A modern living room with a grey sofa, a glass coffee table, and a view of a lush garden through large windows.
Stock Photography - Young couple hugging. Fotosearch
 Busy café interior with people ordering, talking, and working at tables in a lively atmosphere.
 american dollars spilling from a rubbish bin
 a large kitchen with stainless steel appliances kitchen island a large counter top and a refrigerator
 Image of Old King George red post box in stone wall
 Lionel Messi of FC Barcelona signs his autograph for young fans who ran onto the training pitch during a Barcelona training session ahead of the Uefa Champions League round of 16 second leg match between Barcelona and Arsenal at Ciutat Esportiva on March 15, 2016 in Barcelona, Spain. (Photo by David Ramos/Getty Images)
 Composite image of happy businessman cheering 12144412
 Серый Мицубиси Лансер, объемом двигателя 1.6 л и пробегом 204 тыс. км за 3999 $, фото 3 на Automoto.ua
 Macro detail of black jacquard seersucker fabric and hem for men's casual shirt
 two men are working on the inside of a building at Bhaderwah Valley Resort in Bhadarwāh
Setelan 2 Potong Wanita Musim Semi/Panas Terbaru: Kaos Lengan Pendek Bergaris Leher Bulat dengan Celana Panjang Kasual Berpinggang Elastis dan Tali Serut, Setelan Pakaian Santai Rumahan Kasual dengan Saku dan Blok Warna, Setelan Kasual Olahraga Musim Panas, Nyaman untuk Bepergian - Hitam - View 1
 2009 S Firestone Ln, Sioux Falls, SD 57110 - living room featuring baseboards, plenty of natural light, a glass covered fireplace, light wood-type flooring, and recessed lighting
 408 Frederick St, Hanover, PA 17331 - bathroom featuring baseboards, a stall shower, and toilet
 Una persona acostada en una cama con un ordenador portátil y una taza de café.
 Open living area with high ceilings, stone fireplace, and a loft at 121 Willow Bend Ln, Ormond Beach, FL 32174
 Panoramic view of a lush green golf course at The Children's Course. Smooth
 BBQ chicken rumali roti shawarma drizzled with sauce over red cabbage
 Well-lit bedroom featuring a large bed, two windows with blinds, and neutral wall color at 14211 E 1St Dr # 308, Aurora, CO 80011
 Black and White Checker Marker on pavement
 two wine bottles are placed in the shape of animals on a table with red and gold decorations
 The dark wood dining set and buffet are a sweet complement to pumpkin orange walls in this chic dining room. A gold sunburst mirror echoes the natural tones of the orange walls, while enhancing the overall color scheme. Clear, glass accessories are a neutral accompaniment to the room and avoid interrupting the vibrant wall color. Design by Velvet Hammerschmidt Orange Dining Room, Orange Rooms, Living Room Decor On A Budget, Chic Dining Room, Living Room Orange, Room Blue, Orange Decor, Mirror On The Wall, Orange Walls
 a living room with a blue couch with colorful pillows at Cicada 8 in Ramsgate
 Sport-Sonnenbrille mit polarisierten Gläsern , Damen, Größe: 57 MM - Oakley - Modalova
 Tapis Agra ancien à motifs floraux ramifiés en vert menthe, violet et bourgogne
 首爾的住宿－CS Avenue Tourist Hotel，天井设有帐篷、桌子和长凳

━━━━━━

### [Required work]
Extract all 26 items above and reproduce each verbatim, one per line, in their original order.

### [Exercise answer]
A modern living room with a grey sofa, a glass coffee table, and a view of a lush garden through large windows.
Stock Photography - Young couple hugging. Fotosearch
 Busy café interior with people ordering, talking, and working at tables in a lively atmosphere.
 american dollars spilling from a rubbish bin
 a large kitchen with stainless steel appliances kitchen island a large counter top and a refrigerator
 Image of Old King George red post box in stone wall
 Lionel Messi of FC Barcelona signs his autograph for young fans who ran onto the training pitch during a Barcelona training session ahead of the Uefa Champions League round of 16 second leg match between Barcelona and Arsenal at Ciutat Esportiva on March 15, 2016 in Barcelona, Spain. (Photo by David Ramos/Getty Images)
 Composite image of happy businessman cheering 12144412
 Серый Мицубиси Лансер, объемом двигателя 1.6 л и пробегом 204 тыс. км за 3999 $, фото 3 на Automoto.ua
 Macro detail of black jacquard seersucker fabric and hem for men's casual shirt
 two men are working on the inside of a building at Bhaderwah Valley Resort in Bhadarwāh
Setelan 2 Potong Wanita Musim Semi/Panas Terbaru: Kaos Lengan Pendek Bergaris Leher Bulat dengan Celana Panjang Kasual Berpinggang Elastis dan Tali Serut, Setelan Pakaian Santai Rumahan Kasual dengan Saku dan Blok Warna, Setelan Kasual Olahraga Musim Panas, Nyaman untuk Bepergian - Hitam - View 1
 2009 S Firestone Ln, Sioux Falls, SD 57110 - living room featuring baseboards, plenty of natural light, a glass covered fireplace, light wood-type flooring, and recessed lighting
 408 Frederick St, Hanover, PA 17331 - bathroom featuring baseboards, a stall shower, and toilet
 Una persona acostada en una cama con un ordenador portátil y una taza de café.
 Open living area with high ceilings, stone fireplace, and a loft at 121 Willow Bend Ln, Ormond Beach, FL 32174
 Panoramic view of a lush green golf course at The Children's Course. Smooth
 BBQ chicken rumali roti shawarma drizzled with sauce over red cabbage
 Well-lit bedroom featuring a large bed, two windows with blinds, and neutral wall color at 14211 E 1St Dr # 308, Aurora, CO 80011
 Black and White Checker Marker on pavement
 two wine bottles are placed in the shape of animals on a table with red and gold decorations
 The dark wood dining set and buffet are a sweet complement to pumpkin orange walls in this chic dining room. A gold sunburst mirror echoes the natural tones of the orange walls, while enhancing the overall color scheme. Clear, glass accessories are a neutral accompaniment to the room and avoid interrupting the vibrant wall color. Design by Velvet Hammerschmidt Orange Dining Room, Orange Rooms, Living Room Decor On A Budget, Chic Dining Room, Living Room Orange, Room Blue, Orange Decor, Mirror On The Wall, Orange Walls
 a living room with a blue couch with colorful pillows at Cicada 8 in Ramsgate
 Sport-Sonnenbrille mit polarisierten Gläsern , Damen, Größe: 57 MM - Oakley - Modalova
 Tapis Agra ancien à motifs floraux ramifiés en vert menthe, violet et bourgogne
 首爾的住宿－CS Avenue Tourist Hotel，天井设有帐篷、桌子和长凳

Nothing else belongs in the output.